Does anyone know the spoke tension recommended by the rim manufacturer for the rims that UDC sells (or other sellers)? At least for a 36" rim I could find no spoke tension recommendations on the US or UK UDC sites.
It is recommended by expert wheel builder’s that the rim manufacturer should specify the spoke tension. It does little good to have a spoke tension meter if the required tension is not known. Spokes can easily be tensioned equally by just listening to plucked spokes.
Well yes and no – I’ve only really looked at the manufacturer’s tension values for carbon rims – but to be fair I only bought a tension meter for doing carbon rims and didn’t bother before that.
Mostly it seems that it is the relative tension of the spokes to each other that is important rather than the absolute value, and you are right that listening to the plucked value may be “good enough” in some cases, and you also need to have a good enough ear.
Anyway, here are couple of useful videos, the first is trials rider Ali Clarkson’s second part of his latest wheel building video (the first part is on wheel lacing).

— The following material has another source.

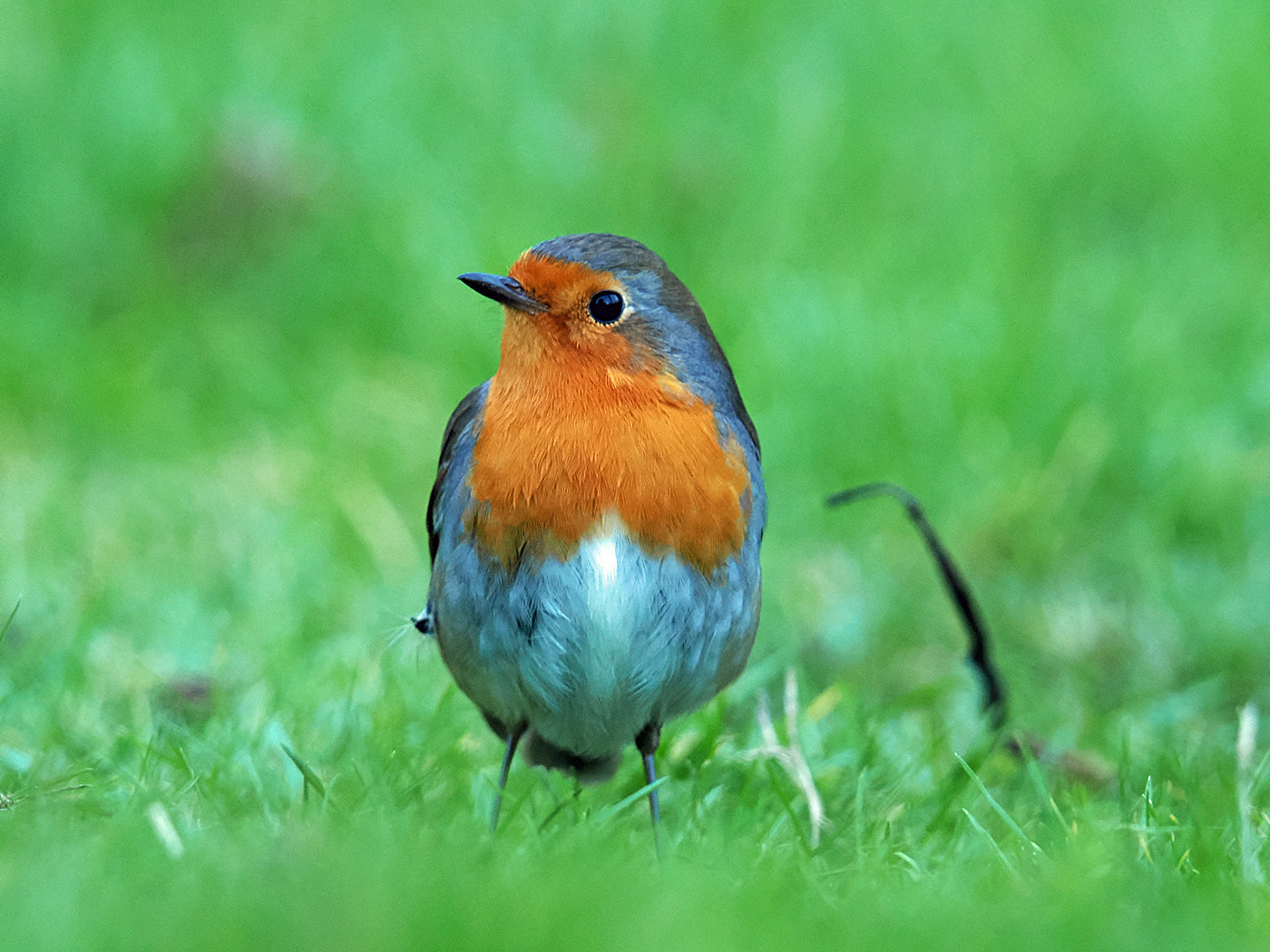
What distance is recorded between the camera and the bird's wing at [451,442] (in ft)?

Ali builds a lot of wheels for folk, including (as far as I know) Danny MacAskill. The second is Park Tool’s video on using their app to document your wheel build.

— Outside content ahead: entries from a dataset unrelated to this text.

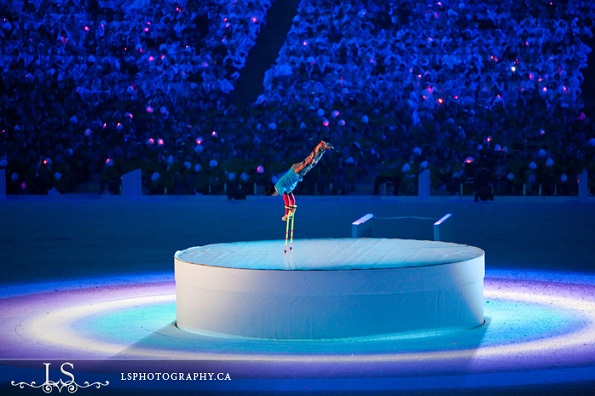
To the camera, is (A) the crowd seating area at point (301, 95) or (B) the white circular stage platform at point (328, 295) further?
(A) the crowd seating area at point (301, 95)

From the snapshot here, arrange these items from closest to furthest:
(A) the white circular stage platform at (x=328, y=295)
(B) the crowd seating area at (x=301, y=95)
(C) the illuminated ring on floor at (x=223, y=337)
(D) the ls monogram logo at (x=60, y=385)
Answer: (D) the ls monogram logo at (x=60, y=385), (C) the illuminated ring on floor at (x=223, y=337), (A) the white circular stage platform at (x=328, y=295), (B) the crowd seating area at (x=301, y=95)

I have a Park tension meter, however when you start to read about these things it doesn’t really stack up against ones from the likes of DT-Swiss and Sapim which are much more expensive. It is probably a case of diminishing returns though (and I suppose how much is riding on the quality of the wheel).
I’m tone deaf so I used an app on my phone to measure the tone for my 36" build. I also use a thing like a guitar steel at the spoke cross to get a true measurement on a single spoke with no interference from the adjacent crossed spoke. I’ve also used a small C clamp on the cross to do the same thing. Based on my measurement and calculation I’m putting about 90kg (200lb) of spoke tension on my 36er (brake side Nimbus) but I have no ideal what the rim is rated for. It must be about right because I’ve put several thousand miles on it with no problems.

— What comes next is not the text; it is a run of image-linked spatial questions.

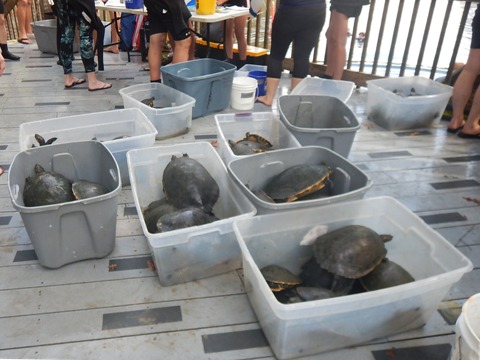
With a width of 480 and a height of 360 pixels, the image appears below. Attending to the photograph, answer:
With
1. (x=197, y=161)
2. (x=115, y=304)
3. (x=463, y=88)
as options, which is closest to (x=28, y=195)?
(x=115, y=304)

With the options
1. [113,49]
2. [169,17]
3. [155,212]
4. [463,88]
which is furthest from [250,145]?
[113,49]

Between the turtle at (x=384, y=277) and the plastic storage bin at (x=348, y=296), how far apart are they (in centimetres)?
6

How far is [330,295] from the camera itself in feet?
4.50

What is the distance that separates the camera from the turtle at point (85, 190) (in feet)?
5.57

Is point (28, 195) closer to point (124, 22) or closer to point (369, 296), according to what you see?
point (369, 296)

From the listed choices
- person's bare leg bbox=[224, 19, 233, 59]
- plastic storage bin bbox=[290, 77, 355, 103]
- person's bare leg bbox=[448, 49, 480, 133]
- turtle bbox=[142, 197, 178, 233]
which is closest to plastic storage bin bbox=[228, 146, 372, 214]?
turtle bbox=[142, 197, 178, 233]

For regular maintenance I just quickly pluck the spokes around the wheel and listen for any differences. If I happen to have a loose spoke I can tell right away.
First order of business is absolutely to get the super loose ones up to the same tension as the rest. I’d personally just do that and keep a close eye on how it develops over the next few rides, if other spokes keep coming loose the whole wheel needs more tension. Sometimes you just get a random hit on a few spokes and that’s why they untightened, but the overall tension of the wheel is fine.
I’ve built around 100 wheels. When you are building the wheel keep tightning until you hear a pinging sound. The spoke gets twisted and the ping is the spoke untwisting. At that point he spokes are probably tight enough. If you want to go tighter for a heavy load keep tightning 1/4 turn at a time until you round off one of the nipples. Replace the nipple and back off the tension a full turn on each spoke. True the wheel ride it repete until the wheel is perfect. Once I tried to see how tight I could get the spokes. I used a spoke wrench and a screwdriver. As I approached around double tension the wheel buckled. It is possible for a nipple to strip and go shooting off so wear some Lexan lenses. I bicycle tour with 165 to 190 pounds on the back wheel and have hit 53 mph on wheels I built. I’m still here after 120000 miles so I think my wheel building advise is sound.
Now that your wheel is true lay it on it’s side. Thump one of the spokes with your fingernail. Now thump the one closest to it on the opposite side. Spokes are laced so if you thump the one on the outside on one side thump the one on the outside on the other side. Decide which one has the higher tension and make a note on a piece of paper. Do all the spokes this way. Your results will look something like this. U U D U D U U U If you end up with more of one letter than the other your wheel is off center. Give all the spokes on lower tension side 1/4 turn then repete the process.